Racial Bias in Arbitration?
The concept that racial bias can affect juries is not new. In 1986, the United States Supreme Court ruled in the case of Batson v Kentucky that the systematic exclusion of African-Americans from juries based upon race was unlawful. That concept is now being used by a celebrity litigant in the context of an arbitration to argue that the arbitration should be halted at least temporarily and, perhaps, permanently.
The facts are that Jay-Z (Shawn Carter) sold a clothing brand to a large conglomerate. Based upon the agreement of sale, subsequent disputes had to be resolved by arbitration. The arbitration agreement is fairly complex in regard to how the panel of 12 arbitrators is to be selected. According to the lawsuit filed by Jay-Z, he and his lawyers discovered during the selection process that not one of the arbitrators listed in a roster of eligible arbitrators presented by the American Arbitration Association was African-American. Jay-Z’s legal position is that this is discriminatory and unlawful.

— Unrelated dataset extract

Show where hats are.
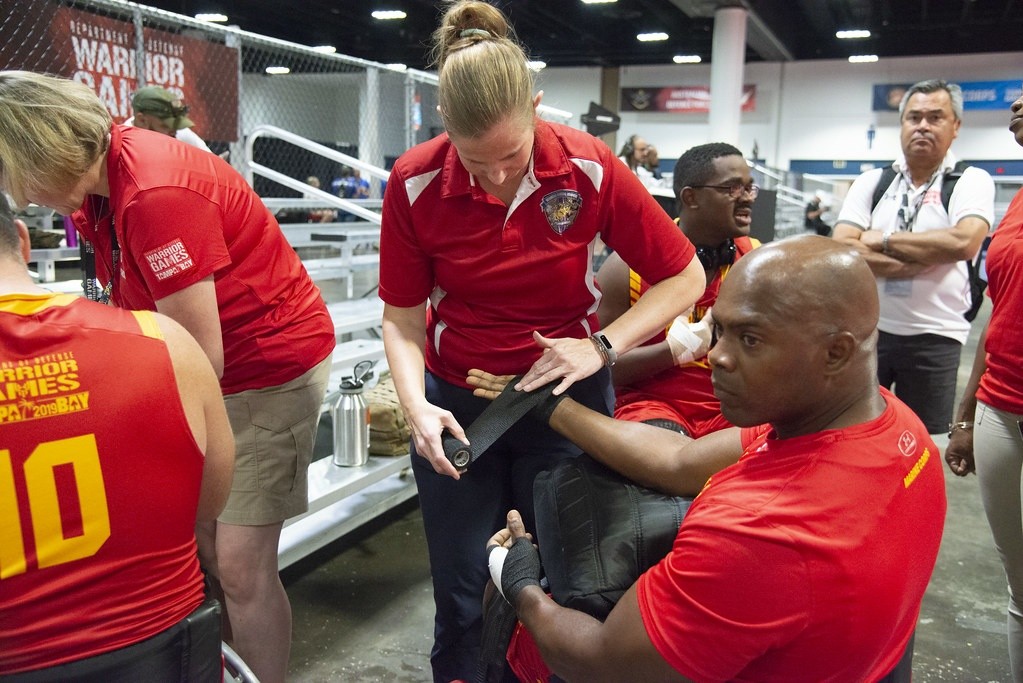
[130,87,195,131]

As I have written countless times in the past, mandatory arbitration agreements are becoming so prevalent that they threaten to create a parallel private judicial system. Are legal concepts, principles and protections regarding racial bias as developed in the judicial system are also available to those who are involved in private arbitration?
There is no legal precedent that answers the question. If this case is not resolved by settlement, perhaps this question will be answered.